In the meantime, there are people who want to use the mlx5-vfio-pci
driver (and Cedric Le Goater also has written vfio-pci-igbvf and
vfio-pci-e1000e drivers (which area very useful for testing), although
I don't think he has posted them anywhere yet), so I would like to get
the basic patches here merged in upstream now while I continue working
on "Part 2".

These patches provide two improvements that make testing/using VFIO
drivers much more convenient:

1) The specific driver can be given in the virsh nodedev-detach
command (or the virNodeDeviceDetachFlags() API call), e.g.:

    virsh nodedev-detach pci_0000_04_11_5 --driver vfio-pci-igbvf

2) If the <hostdev> (or "<interface> ... <type='hostdev'/>" has
"managed='no'", then libvirt will recognize any VFIO variant driver
(rather than the current behavior of rejecting anything that isn't
exactly "vfio-pci")

With these two capabilities, it's simple and straightforward to bind a
device to a VFIO variant driver, and then start a guest that uses that
device.

Change in V2:

* complete remake, more refactoring

* use existence of "vfio-dev" subdirectory of device directory in
  sysfs to determine whether the currently-bound driver is a vfio
  variant.

* support binding to a user-specified driver during nodedev-detach,
  rather than only supporting vfio-pci.

Laine Stump (8):
  util: use "stubDriverType" instead of just "stubDriver"

***

## SHORT PROBLEM 1:
In the records, substitute "mask_width" for "mask_w" and reproduce everything from their start down to the line containing "309H199L210 325H232V331H248V336H254V325L265 320L248", leaving all else unchanged.

(Extracted data entries)
***

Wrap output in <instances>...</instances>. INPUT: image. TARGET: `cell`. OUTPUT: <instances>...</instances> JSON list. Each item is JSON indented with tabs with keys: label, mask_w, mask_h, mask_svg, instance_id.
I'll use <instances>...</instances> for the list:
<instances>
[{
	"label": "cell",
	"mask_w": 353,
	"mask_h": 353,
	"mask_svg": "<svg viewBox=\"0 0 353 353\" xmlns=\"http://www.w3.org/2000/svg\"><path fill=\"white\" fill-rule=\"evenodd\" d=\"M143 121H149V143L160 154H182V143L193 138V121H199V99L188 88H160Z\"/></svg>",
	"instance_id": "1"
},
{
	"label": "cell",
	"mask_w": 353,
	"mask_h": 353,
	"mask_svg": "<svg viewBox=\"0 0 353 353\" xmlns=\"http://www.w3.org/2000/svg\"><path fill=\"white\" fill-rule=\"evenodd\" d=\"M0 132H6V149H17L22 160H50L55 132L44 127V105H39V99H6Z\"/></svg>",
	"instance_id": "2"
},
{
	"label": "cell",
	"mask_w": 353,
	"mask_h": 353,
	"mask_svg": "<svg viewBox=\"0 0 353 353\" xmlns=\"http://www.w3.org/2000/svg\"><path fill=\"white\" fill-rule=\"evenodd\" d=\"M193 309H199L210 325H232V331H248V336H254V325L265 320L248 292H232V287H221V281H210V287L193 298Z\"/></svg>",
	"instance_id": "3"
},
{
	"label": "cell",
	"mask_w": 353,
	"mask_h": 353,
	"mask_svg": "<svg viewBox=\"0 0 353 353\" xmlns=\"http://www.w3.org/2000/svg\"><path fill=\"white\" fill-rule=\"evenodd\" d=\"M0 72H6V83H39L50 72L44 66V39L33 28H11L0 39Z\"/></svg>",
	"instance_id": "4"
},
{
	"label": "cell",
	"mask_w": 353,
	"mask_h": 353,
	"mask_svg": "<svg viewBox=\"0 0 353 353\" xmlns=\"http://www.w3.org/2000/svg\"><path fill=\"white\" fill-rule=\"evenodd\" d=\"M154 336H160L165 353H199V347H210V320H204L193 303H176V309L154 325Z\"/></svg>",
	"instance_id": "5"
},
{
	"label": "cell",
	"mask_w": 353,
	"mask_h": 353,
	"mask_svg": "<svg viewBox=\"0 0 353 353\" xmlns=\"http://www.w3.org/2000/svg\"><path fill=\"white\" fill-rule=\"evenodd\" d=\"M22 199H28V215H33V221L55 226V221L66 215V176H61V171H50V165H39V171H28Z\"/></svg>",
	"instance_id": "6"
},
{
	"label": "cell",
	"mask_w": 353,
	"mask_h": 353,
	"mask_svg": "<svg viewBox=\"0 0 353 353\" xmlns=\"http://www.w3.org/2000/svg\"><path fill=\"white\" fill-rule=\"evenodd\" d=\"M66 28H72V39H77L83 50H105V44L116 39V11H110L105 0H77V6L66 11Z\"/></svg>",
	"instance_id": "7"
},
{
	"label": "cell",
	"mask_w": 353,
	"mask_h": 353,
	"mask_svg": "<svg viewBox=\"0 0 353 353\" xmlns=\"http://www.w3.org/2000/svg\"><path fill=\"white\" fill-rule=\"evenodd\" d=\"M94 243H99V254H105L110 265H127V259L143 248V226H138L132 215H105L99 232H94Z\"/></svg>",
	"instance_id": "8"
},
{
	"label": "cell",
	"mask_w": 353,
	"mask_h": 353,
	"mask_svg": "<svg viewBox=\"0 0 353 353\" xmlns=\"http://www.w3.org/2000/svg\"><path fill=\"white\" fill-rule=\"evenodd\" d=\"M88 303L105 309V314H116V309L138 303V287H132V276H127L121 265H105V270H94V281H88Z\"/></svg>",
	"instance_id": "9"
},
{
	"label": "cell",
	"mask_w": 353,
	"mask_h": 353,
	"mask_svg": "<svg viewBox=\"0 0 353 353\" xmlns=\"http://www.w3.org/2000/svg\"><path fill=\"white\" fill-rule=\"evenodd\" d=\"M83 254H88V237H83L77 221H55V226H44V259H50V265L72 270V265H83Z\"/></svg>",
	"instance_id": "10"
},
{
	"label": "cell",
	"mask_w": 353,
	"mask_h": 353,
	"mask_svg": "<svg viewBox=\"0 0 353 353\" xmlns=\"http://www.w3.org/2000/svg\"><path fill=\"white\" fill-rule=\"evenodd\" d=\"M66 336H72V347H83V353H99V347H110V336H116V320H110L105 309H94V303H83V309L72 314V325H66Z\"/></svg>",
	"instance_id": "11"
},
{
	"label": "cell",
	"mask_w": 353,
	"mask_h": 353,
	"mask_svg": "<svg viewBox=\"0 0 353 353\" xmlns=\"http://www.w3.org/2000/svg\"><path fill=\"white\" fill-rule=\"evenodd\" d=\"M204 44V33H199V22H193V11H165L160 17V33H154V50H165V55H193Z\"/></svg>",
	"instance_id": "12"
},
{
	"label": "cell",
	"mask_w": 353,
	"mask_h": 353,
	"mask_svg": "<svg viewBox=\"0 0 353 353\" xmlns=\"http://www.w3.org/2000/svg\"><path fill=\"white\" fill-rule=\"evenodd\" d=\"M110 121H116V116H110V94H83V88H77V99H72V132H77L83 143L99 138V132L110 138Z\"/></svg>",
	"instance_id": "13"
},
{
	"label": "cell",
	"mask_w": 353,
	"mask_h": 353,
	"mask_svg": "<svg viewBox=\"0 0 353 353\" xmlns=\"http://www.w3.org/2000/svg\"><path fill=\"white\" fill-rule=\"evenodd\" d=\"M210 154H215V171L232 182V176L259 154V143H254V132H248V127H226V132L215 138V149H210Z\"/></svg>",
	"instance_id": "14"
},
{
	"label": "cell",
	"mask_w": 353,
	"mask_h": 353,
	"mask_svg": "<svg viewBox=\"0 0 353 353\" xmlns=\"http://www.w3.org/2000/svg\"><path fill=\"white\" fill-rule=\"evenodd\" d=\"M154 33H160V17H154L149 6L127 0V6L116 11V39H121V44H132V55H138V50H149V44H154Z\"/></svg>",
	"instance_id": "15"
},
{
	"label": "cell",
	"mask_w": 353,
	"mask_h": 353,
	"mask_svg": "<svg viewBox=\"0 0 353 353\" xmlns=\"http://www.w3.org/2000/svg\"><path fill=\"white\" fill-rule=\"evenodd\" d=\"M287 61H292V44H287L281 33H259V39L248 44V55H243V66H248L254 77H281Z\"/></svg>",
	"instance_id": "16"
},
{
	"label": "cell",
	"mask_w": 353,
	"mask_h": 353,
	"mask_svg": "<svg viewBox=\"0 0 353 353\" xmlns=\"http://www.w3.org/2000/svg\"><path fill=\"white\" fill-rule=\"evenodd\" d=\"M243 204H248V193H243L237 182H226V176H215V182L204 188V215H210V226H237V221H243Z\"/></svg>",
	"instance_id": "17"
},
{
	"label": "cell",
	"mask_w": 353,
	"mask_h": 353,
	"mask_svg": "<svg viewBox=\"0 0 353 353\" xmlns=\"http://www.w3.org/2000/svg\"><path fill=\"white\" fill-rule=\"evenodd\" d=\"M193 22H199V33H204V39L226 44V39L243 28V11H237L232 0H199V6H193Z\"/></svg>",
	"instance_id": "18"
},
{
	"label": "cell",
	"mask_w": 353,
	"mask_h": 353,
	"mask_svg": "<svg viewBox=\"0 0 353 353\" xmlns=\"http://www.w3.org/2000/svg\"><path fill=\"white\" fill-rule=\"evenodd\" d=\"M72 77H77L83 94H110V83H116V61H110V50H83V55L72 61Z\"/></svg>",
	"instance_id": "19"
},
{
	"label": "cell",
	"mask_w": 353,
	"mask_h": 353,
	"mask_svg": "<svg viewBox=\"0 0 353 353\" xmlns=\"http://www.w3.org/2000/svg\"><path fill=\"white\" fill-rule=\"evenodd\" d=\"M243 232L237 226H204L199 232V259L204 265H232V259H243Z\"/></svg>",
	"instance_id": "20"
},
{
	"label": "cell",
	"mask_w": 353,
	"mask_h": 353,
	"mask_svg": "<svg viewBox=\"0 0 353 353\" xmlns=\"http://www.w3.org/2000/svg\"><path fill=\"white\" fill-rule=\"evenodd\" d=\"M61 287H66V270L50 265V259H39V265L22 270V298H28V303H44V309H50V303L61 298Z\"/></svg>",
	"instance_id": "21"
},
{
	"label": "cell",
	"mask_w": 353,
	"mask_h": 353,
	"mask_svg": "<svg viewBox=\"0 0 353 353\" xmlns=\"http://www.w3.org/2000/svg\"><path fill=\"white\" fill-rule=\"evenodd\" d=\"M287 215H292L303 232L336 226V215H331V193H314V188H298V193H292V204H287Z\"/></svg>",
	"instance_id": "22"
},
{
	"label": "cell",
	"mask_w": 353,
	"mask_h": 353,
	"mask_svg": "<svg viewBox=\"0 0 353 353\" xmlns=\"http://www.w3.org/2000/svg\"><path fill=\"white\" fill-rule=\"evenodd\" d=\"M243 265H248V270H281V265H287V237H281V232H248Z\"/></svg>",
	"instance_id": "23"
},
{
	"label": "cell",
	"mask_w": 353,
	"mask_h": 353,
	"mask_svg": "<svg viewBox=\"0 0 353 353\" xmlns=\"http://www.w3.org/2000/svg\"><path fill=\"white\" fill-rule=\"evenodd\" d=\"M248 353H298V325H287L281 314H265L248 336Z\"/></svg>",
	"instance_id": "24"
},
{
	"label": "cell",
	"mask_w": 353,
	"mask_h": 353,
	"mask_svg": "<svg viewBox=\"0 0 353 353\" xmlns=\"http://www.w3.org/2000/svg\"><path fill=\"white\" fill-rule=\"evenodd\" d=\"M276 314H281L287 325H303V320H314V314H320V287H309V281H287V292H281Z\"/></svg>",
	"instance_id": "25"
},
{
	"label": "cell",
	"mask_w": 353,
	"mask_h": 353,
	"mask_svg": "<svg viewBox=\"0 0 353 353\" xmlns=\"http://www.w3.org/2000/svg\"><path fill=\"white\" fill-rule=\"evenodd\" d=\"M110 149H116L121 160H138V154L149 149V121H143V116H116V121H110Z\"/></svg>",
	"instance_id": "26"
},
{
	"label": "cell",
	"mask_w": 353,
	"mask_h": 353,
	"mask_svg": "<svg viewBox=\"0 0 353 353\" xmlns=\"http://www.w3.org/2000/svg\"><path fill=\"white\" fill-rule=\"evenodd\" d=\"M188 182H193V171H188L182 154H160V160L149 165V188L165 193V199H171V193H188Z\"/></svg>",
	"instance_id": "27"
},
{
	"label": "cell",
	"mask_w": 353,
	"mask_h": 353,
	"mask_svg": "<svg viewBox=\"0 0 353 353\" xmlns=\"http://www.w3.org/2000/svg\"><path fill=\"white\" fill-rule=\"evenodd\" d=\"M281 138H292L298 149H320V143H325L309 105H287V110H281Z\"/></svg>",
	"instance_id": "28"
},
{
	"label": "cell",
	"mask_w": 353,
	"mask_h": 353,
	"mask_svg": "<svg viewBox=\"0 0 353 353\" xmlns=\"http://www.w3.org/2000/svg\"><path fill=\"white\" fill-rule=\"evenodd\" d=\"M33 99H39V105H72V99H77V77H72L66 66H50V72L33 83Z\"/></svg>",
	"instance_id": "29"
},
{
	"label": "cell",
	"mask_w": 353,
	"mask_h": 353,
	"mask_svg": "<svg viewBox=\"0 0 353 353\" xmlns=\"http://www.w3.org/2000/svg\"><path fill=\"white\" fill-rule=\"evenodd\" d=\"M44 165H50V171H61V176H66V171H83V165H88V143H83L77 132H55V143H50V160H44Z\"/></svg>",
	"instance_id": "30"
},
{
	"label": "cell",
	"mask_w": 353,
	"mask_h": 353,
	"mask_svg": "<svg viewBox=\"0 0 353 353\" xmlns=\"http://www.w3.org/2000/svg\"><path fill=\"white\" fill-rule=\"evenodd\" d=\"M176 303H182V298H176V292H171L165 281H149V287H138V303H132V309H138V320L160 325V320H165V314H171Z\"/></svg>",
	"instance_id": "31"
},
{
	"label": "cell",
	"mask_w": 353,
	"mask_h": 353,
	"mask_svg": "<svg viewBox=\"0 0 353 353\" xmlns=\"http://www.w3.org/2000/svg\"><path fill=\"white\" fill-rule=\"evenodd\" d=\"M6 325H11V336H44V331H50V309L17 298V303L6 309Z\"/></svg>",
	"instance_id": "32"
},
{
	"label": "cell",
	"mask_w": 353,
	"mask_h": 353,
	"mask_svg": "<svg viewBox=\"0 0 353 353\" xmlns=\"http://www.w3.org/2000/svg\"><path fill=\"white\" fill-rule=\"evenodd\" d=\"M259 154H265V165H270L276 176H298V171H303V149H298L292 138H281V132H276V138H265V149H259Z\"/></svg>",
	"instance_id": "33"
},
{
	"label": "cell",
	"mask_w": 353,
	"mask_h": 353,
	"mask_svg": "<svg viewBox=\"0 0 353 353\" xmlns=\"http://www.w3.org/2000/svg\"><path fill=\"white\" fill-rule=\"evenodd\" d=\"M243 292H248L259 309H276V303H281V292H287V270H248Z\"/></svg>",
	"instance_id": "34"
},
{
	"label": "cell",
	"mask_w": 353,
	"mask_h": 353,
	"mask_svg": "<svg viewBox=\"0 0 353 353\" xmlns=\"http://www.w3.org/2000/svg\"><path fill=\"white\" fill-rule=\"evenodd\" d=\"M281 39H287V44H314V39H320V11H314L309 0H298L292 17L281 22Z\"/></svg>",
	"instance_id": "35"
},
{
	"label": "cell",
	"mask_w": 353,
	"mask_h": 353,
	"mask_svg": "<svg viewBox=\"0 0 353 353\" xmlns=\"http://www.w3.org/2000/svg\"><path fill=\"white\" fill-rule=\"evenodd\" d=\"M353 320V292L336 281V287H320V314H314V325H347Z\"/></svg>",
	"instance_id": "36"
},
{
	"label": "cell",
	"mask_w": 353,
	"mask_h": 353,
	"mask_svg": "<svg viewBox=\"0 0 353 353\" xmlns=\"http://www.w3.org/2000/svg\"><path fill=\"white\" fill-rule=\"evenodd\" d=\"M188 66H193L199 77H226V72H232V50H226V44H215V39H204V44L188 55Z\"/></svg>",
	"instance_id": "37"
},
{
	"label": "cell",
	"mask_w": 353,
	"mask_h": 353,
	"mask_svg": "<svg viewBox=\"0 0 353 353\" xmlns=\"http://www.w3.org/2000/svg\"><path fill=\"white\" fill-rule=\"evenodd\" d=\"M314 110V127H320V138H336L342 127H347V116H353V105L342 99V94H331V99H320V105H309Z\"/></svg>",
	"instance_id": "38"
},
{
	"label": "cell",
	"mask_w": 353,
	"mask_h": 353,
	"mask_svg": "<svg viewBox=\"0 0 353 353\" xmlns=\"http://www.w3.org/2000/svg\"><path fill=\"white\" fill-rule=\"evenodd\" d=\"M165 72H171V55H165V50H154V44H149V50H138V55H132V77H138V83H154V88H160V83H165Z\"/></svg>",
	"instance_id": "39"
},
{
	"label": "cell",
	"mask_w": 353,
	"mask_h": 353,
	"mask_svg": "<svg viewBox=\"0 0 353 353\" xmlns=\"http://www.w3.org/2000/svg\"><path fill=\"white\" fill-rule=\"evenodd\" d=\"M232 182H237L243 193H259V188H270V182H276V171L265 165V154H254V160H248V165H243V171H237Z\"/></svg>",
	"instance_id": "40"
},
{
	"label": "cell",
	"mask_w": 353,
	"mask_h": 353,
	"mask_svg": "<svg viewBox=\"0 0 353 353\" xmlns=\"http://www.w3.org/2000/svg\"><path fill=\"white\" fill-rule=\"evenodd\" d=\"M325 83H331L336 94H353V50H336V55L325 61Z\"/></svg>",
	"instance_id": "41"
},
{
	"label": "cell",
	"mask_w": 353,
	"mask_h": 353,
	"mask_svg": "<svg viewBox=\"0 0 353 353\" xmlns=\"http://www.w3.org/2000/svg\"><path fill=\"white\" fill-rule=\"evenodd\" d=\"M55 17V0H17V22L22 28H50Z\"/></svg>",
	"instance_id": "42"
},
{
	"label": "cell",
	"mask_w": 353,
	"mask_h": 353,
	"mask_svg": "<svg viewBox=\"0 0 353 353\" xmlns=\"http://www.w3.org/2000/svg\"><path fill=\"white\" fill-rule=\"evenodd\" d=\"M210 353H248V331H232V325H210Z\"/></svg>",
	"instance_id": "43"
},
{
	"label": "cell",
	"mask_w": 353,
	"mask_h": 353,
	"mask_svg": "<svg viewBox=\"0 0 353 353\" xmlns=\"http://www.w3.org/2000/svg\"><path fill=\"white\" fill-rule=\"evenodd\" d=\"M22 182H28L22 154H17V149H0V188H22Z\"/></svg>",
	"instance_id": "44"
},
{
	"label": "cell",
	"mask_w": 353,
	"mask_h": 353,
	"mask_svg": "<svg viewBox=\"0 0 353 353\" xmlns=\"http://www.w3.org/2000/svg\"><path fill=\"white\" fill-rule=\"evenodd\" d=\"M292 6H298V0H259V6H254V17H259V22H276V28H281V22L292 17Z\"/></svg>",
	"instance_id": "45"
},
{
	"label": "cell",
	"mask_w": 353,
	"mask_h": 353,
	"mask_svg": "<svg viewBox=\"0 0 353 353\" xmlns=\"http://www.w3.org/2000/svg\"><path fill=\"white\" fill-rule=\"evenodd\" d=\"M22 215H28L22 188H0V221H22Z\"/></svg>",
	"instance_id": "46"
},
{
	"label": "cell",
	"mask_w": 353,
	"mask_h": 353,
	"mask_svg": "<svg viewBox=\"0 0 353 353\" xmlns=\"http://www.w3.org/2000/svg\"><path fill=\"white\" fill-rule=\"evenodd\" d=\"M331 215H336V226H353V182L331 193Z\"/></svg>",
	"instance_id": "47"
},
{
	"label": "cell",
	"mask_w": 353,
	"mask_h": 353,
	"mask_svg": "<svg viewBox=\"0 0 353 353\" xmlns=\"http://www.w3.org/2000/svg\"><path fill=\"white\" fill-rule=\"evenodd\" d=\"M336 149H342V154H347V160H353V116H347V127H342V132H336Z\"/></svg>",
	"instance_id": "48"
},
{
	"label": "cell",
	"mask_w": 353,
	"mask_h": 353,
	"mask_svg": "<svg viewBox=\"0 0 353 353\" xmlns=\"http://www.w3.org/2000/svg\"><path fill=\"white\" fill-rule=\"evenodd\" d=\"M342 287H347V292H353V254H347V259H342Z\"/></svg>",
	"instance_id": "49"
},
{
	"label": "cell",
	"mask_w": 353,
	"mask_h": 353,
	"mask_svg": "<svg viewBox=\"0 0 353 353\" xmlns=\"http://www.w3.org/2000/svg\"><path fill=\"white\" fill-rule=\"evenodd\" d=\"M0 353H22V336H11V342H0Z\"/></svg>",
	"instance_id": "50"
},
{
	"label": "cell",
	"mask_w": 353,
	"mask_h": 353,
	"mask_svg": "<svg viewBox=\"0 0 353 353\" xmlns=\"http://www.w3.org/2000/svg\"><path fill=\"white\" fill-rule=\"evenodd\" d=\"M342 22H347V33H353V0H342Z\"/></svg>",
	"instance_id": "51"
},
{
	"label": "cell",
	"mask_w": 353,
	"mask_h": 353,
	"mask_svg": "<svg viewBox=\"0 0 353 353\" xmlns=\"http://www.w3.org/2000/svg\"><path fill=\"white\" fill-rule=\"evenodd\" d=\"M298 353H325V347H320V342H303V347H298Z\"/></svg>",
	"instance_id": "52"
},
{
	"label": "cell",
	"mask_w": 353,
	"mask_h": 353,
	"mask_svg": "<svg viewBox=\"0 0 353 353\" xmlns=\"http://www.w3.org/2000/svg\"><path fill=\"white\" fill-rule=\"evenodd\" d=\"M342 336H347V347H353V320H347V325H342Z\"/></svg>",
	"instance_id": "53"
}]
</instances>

***

## SHORT PROBLEM 2:
Pick up the cover letter on VFIO variant driver support after its final line and continue it.

## FINAL RESULT 1:
Wrap output in <instances>...</instances>. INPUT: image. TARGET: `cell`. OUTPUT: <instances>...</instances> JSON list. Each item is JSON indented with tabs with keys: label, mask_width, mask_h, mask_svg, instance_id.
I'll use <instances>...</instances> for the list:
<instances>
[{
	"label": "cell",
	"mask_width": 353,
	"mask_h": 353,
	"mask_svg": "<svg viewBox=\"0 0 353 353\" xmlns=\"http://www.w3.org/2000/svg\"><path fill=\"white\" fill-rule=\"evenodd\" d=\"M143 121H149V143L160 154H182V143L193 138V121H199V99L188 88H160Z\"/></svg>",
	"instance_id": "1"
},
{
	"label": "cell",
	"mask_width": 353,
	"mask_h": 353,
	"mask_svg": "<svg viewBox=\"0 0 353 353\" xmlns=\"http://www.w3.org/2000/svg\"><path fill=\"white\" fill-rule=\"evenodd\" d=\"M0 132H6V149H17L22 160H50L55 132L44 127V105H39V99H6Z\"/></svg>",
	"instance_id": "2"
},
{
	"label": "cell",
	"mask_width": 353,
	"mask_h": 353,
	"mask_svg": "<svg viewBox=\"0 0 353 353\" xmlns=\"http://www.w3.org/2000/svg\"><path fill=\"white\" fill-rule=\"evenodd\" d=\"M193 309H199L210 325H232V331H248V336H254V325L265 320L248 292H232V287H221V281H210V287L193 298Z\"/></svg>",

## FINAL RESULT 2:
  util: add stub driver name to virPCIDevice object
  util: rename virPCIDeviceGetDriverPathAndName
  util: permit existing binding to VFIO variant driver
  util: probe stub driver from within function that binds to stub driver
  util: honor stubDriverName when probing/binding stub driver for a
    device
  node_device: support binding other drivers with
    virNodeDeviceDetachFlags()
  qemu: turn two multiline log messages into single line

 src/hypervisor/domain_driver.c |   9 +-
 src/hypervisor/domain_driver.h |   2 +
 src/hypervisor/virhostdev.c    |  35 +++-----
 src/libvirt_private.syms       |   9 +-
 src/libxl/libxl_driver.c       |   3 +-
 src/qemu/qemu_driver.c         |  37 ++++----
 src/util/virnvme.c             |   2 +-
 src/util/virpci.c              | 156 +++++++++++++++++++++++++--------
 src/util/virpci.h              |  18 ++--
 tests/virhostdevtest.c         |   2 +-
 tests/virpcitest.c             |  10 +--
 11 files changed, 185 insertions(+), 98 deletions(-)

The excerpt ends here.